Extracted records
▶

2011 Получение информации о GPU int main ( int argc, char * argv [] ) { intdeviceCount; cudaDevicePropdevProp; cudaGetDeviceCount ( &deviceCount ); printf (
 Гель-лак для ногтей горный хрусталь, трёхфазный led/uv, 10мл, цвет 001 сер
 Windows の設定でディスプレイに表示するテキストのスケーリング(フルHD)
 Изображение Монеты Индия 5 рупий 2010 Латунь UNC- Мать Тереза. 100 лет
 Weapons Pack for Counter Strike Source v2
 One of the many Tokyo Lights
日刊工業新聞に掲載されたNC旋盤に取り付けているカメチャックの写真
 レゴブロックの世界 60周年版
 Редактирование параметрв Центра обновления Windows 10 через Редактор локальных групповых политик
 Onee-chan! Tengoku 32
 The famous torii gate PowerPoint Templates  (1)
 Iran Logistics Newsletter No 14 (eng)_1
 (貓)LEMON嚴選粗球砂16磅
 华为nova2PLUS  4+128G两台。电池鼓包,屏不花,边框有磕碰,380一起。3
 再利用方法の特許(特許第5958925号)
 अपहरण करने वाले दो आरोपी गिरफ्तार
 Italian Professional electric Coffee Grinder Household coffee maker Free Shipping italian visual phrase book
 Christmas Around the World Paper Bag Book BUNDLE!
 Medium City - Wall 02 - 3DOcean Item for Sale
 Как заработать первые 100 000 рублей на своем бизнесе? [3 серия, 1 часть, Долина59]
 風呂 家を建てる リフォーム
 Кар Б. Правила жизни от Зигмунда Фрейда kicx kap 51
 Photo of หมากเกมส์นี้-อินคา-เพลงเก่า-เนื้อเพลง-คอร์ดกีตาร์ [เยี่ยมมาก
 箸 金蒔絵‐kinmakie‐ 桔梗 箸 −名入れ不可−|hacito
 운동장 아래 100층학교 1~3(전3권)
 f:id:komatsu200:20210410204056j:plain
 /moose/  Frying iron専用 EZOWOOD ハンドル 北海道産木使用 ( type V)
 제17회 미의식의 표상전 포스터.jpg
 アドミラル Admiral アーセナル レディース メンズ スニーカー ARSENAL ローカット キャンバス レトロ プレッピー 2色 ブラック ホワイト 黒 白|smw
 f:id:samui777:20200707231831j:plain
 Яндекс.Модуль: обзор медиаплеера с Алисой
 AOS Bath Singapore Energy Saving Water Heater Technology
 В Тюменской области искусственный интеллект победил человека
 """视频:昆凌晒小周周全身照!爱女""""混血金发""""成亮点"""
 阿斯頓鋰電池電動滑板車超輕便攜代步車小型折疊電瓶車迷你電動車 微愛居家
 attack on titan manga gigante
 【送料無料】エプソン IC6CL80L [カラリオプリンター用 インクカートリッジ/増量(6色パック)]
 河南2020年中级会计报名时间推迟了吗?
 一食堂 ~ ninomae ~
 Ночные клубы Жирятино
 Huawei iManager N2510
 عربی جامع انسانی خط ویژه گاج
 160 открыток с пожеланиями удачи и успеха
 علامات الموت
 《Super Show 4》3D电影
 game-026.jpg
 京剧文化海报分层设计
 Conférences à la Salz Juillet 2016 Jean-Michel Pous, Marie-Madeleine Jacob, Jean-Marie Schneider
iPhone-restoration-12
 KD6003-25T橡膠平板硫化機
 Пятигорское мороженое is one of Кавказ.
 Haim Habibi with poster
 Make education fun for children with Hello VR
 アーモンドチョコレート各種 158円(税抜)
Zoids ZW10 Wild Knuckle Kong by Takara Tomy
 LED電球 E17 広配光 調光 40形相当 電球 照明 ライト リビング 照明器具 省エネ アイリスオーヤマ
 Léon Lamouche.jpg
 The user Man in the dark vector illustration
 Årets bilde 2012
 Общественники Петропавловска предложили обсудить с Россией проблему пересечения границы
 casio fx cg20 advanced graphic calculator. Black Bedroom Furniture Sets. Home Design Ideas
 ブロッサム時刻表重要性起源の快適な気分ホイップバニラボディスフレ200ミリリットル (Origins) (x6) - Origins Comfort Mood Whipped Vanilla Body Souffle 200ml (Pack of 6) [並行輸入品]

◀

» **Task directions**: Whenever the word "Windows" occurs in a line above, copy that line.

» **Result for this task**:
 Windows の設定でディスプレイに表示するテキストのスケーリング(フルHD)
 Редактирование параметрв Центра обновления Windows 10 через Редактор локальных групповых политик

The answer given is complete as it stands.